3. Algorithms and architectures

  • Representation — encoding solutions (genome).
  • Operators — selection (tournament/roulette), crossover, mutation, elitism.
  • Evolution strategiesCMA-ES (adapts the search distribution).
  • Variants — genetic programming (evolves programs/trees), multi-objective

    (NSGA-II).

4. Inputs

  • Hardware: CPU (parallelizable per individual); GPU for expensive evaluations.
  • Data: fitness function (simulation, metric) — not labeled data.
  • Data structures: population (genomes), fitness.
  • Systems: DEAP, evolutionary optimization frameworks.

5. Specialized lifecycle

Stage Specialization
0 Problem Black-box optimization, non-differentiable/multimodal
1 Data Define representation and fitness function
2 EDA Fitness landscape topology (multimodal?)
3 Modeling Operators, population size, rates
4 "Training" Evolve generations until convergence
5 Evaluation Best-solution quality, diversity, convergence
5.5 Acceptance Solution robustness, overfitting to fitness
6 Production Use the found solution (or evolve online)
7 Monitoring Stagnation, loss of diversity
8 Retraining Re-evolve if the problem changes
9 Governance As per application

6. Capabilities, modes and modalities

Creative optimization: engineering design, scheduling, evolutionary generative art, hyperparameter/architecture search; explores without gradients.
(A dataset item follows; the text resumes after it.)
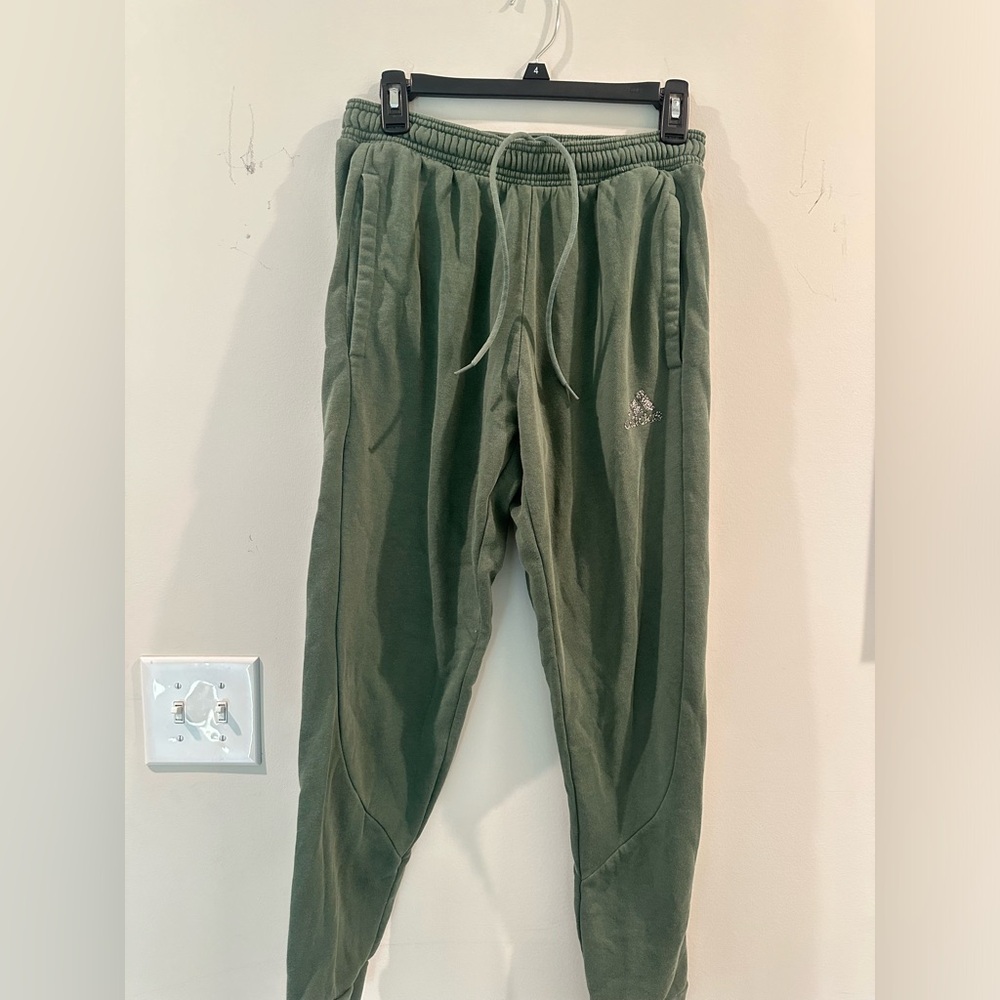 ADIDAS SWEATS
7. Limits, risks and ethics

Computational cost (many evaluations); no guarantees; sensitive to parameters; reward/fitness hacking. Strength: non-differentiable and multimodal spaces.

8. State of the art and examples

CMA-ES (black-box optimization), neuroevolution (ch. 24), evolutionary NAS, quality-diversity (MAP-Elites); the niche where gradients do not exist.